• _CONSIGNE_
Reproduisez le passage de la page de journal du vendredi 16 octobre compris entre « Très bonne réponse. » et « pas facile ! », ces deux passages inclus.

• _TEXTE DE L'EXERCICE_
# # # # # # #

Vendredi 16 octobre, 16 h
Je corrige les épreuves de notre H. Lefebvre, sa vie, ses œuvres, ses concepts avec Sandrine Deulceux… Nous allons ensuite déjeuner au Nord-Sud. Sandrine me raconte ses aventures à Annecy… et son retour dans son appartement ravagé par les mouches. Quel avenir avec Sandrine ? Je me pose la question. Sa réponse :
- La méthode régressive-progressive.
Très bonne réponse. Il nous faut trouver un éditeur pour installer cet ouvrage.
- Ce n’est pas facile de pratiquer cette méthode, ajoute Sandrine…
- Non. Ce n’est pas facile !
Partir du présent, remonter dans le passé, concevoir les possibles… l’horizon… Le Nord-Sud, Sainte Gemme cet été, La méthode régressive progressive…
Il me faudrait boire un peu d’eau avant d’aller danser le tango…
Pendant que nous écrivons une page sur La pensée marxiste et la ville, nous avons entendu le monstre de la fourrière venue enlever la voiture de Sandrine, stationnée dans l’impasse à un endroit interdit, mais qui ne dérangeait vraiment personne. Sandrine a récupéré sa voiture pour 160 euros… Je lui ai payé cette somme ! Passer une journée avec elle est vraiment ruineux. Heureusement que nous avons rendu un nouveau livre, aujourd’hui, que j’aime énormément…
Charlotte téléphone. Elle pleure comme une petite fille… Je lui dis d’écrire son journal :
-Je l’ai déjà écrit…
Bon :
-Alors, bois de l’eau et va faire pipi !

# # # # # # #

• _DONNÉES FOURNIES_
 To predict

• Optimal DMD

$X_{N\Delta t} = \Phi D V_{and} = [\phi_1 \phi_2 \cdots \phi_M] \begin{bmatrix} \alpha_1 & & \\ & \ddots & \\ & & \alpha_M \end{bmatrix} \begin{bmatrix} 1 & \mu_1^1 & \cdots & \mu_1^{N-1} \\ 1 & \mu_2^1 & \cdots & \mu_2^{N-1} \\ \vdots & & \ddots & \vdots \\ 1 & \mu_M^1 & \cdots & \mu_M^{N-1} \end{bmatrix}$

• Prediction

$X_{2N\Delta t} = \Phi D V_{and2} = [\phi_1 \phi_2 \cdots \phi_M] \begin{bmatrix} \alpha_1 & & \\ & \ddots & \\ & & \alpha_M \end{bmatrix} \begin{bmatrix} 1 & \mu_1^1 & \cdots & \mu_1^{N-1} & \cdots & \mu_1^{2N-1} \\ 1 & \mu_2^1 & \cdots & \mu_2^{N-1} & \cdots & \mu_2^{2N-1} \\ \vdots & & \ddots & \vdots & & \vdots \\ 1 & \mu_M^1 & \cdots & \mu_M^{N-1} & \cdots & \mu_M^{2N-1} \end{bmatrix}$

# # # # # # #

• _VOTRE RÉPONSE_
Très bonne réponse. Il nous faut trouver un éditeur pour installer cet ouvrage.
- Ce n’est pas facile de pratiquer cette méthode, ajoute Sandrine…
- Non. Ce n’est pas facile !